### Task prompt
Everything from the line holding "COURT EXPRESS PICKLEBALL - Footwear K-Swiss" to the last line of the material below must be retyped exactly, minus any pictures.
━━━━━ Data provided ━━━━━
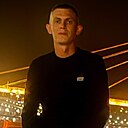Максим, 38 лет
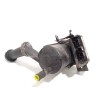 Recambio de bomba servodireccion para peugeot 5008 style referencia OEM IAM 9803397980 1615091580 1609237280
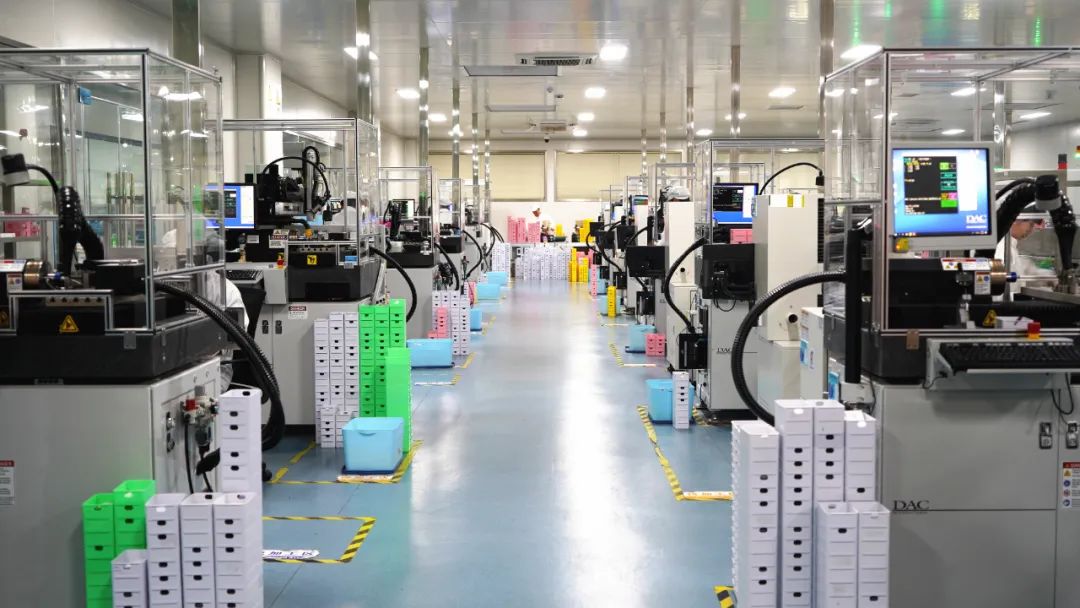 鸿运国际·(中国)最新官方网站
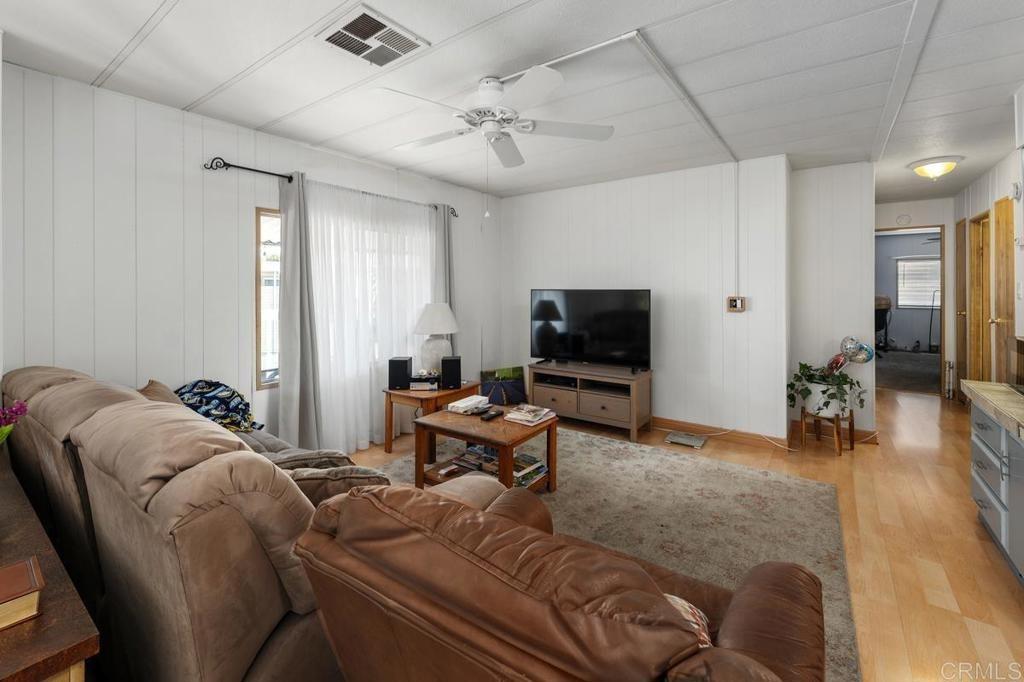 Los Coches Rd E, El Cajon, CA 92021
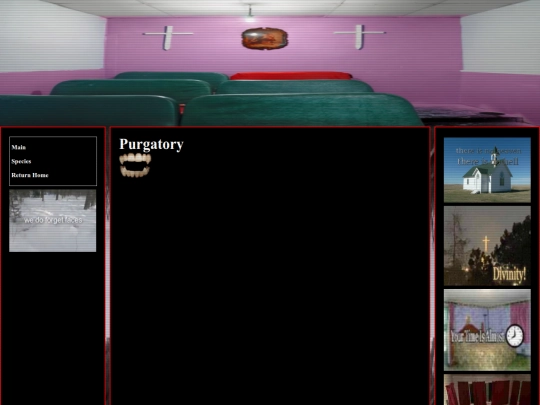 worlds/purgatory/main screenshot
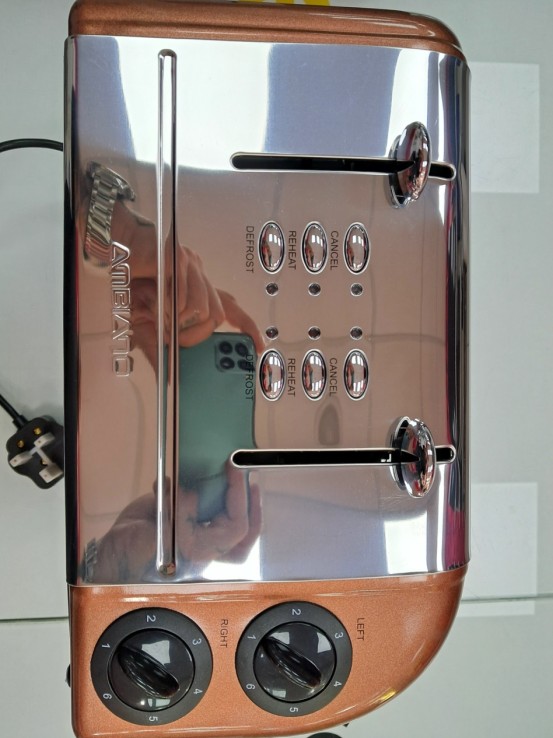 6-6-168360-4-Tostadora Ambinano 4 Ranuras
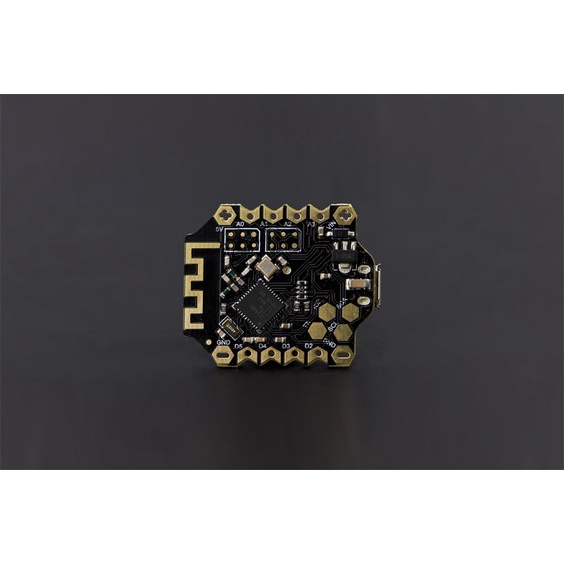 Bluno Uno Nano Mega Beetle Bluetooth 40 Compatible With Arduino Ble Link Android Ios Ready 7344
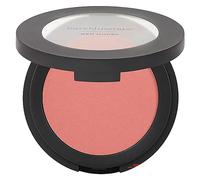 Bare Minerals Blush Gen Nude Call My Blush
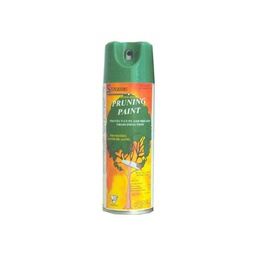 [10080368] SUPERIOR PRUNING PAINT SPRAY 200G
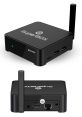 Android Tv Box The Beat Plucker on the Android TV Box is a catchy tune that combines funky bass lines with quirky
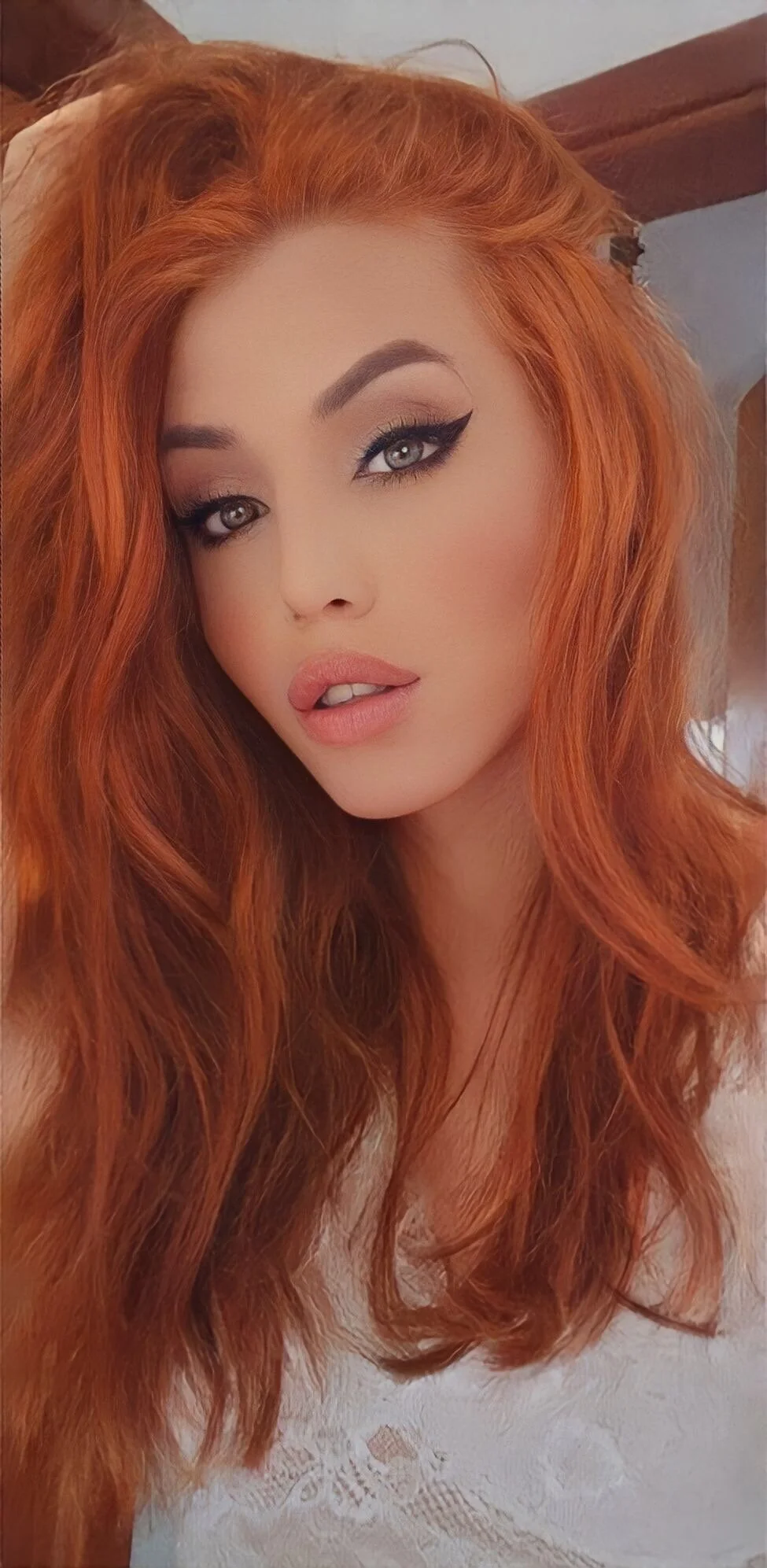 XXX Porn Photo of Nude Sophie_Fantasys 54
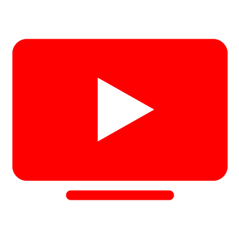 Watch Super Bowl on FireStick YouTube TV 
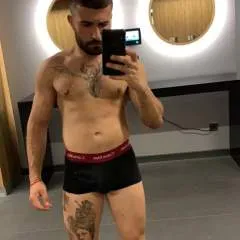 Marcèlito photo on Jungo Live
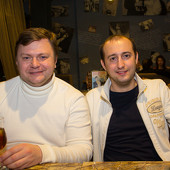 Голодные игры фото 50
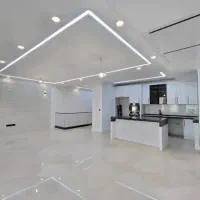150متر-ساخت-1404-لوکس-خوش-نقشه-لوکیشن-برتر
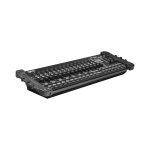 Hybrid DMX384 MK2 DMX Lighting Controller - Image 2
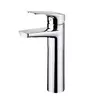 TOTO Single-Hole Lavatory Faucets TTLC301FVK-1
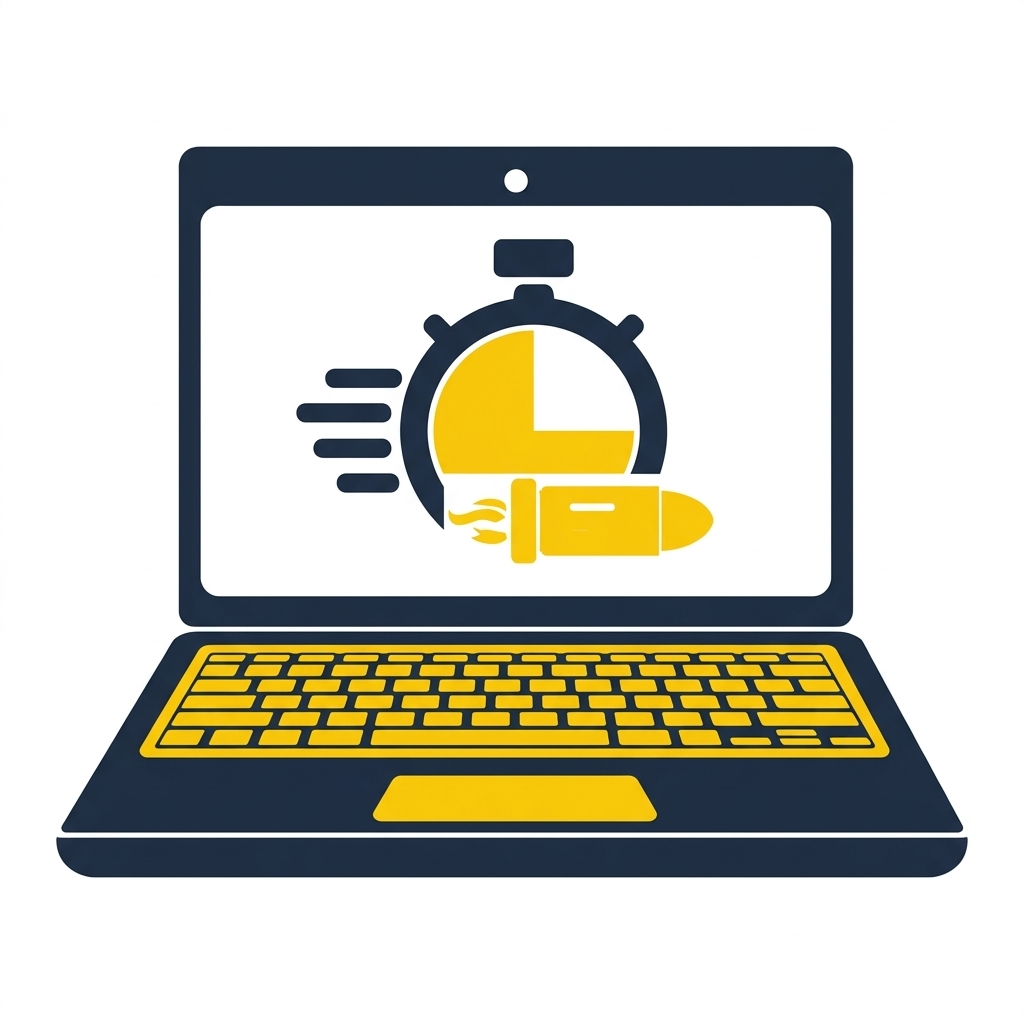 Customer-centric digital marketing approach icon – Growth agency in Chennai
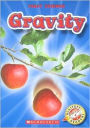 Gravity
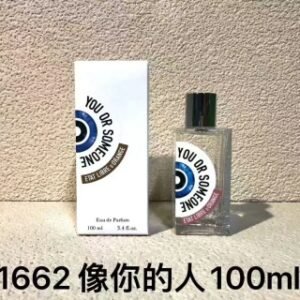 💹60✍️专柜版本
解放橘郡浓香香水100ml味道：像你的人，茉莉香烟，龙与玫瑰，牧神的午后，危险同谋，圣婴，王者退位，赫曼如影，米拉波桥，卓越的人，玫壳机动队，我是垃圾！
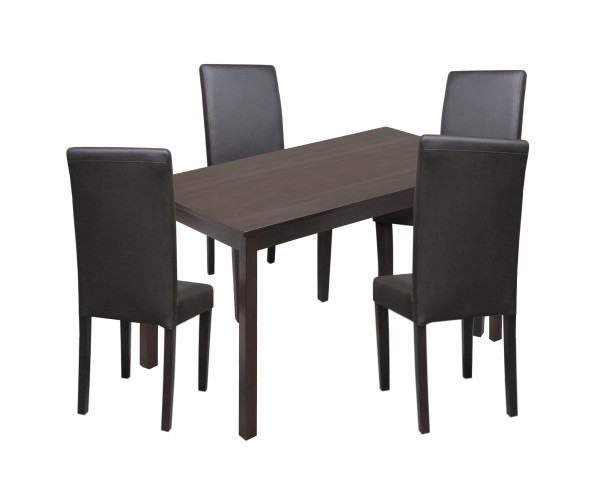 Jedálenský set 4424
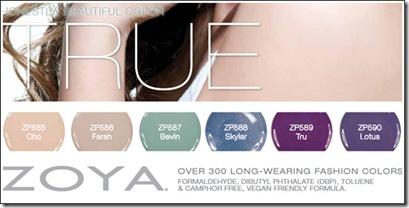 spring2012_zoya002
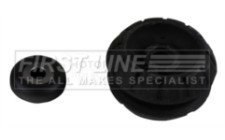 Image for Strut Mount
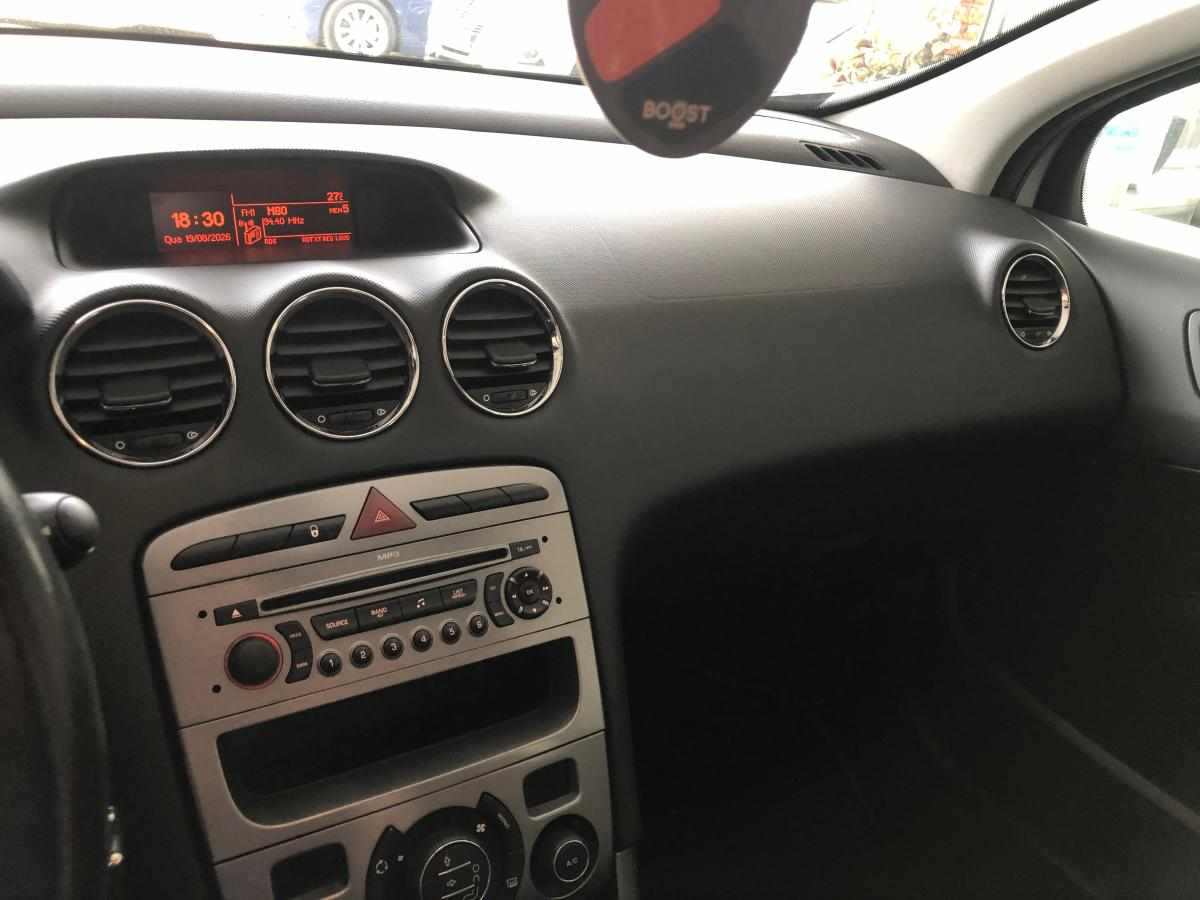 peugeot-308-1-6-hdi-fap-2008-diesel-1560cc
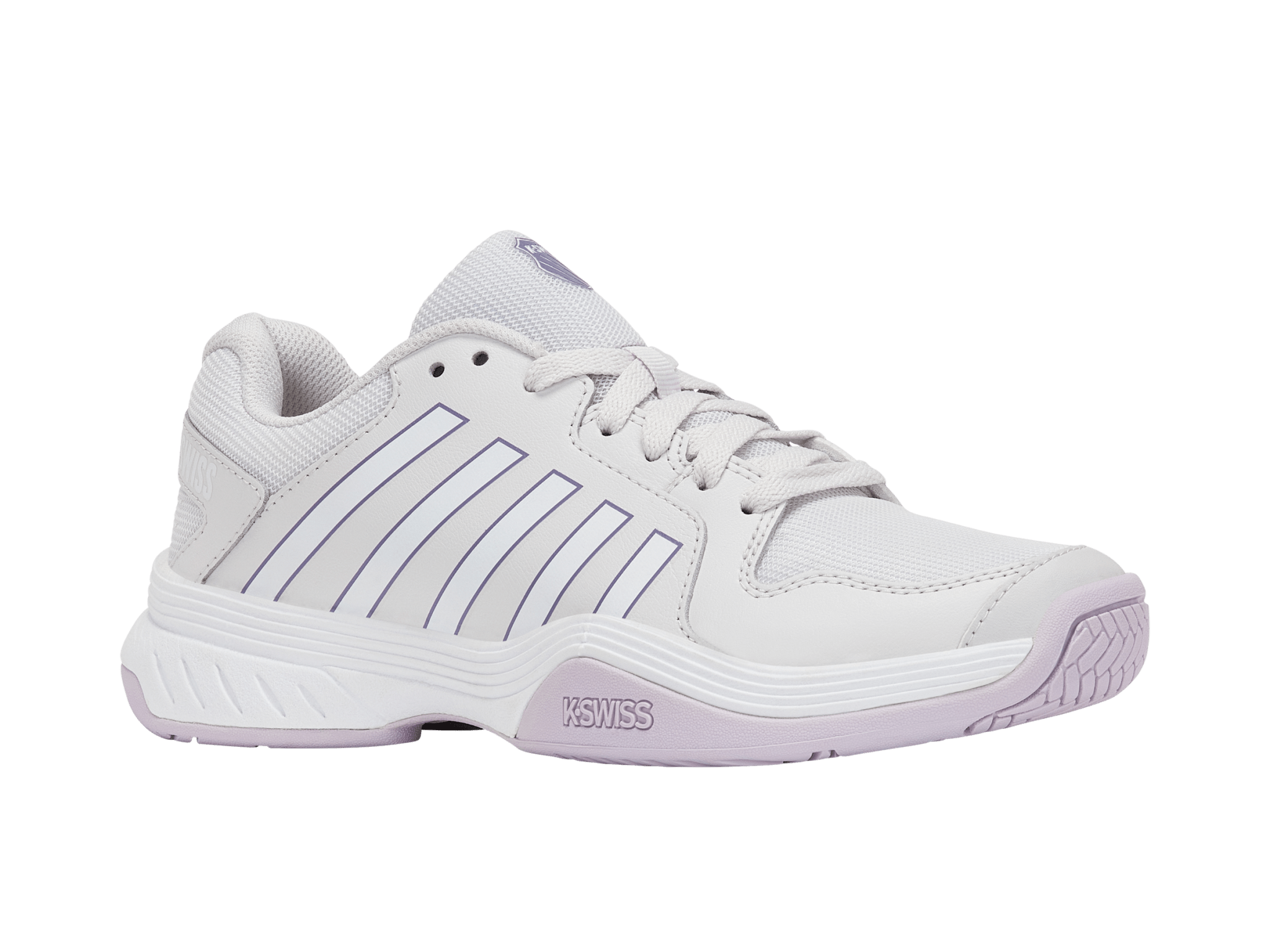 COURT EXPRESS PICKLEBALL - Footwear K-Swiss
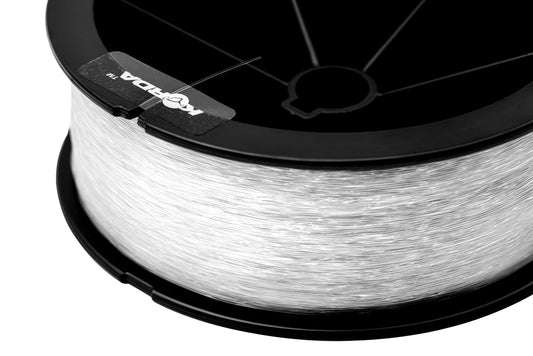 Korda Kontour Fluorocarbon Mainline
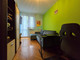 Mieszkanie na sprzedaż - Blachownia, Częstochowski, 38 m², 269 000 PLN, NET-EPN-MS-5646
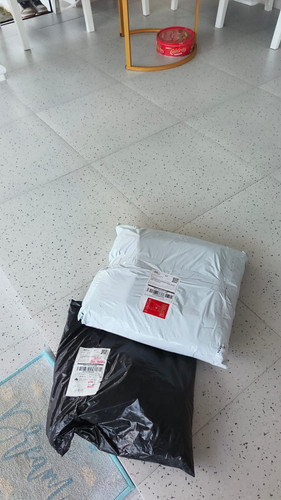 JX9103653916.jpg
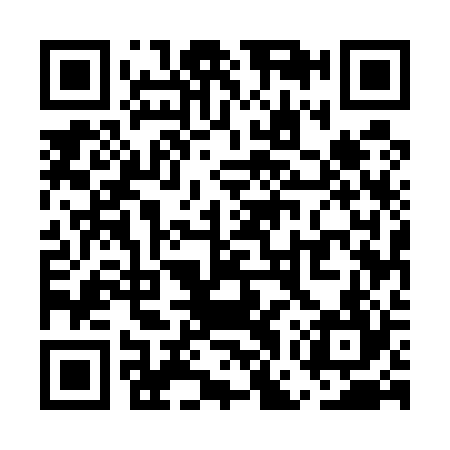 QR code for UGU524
━━━━━
### Task answer
 COURT EXPRESS PICKLEBALL - Footwear K-Swiss
 Korda Kontour Fluorocarbon Mainline
 Mieszkanie na sprzedaż - Blachownia, Częstochowski, 38 m², 269 000 PLN, NET-EPN-MS-5646
 JX9103653916.jpg
 QR code for UGU524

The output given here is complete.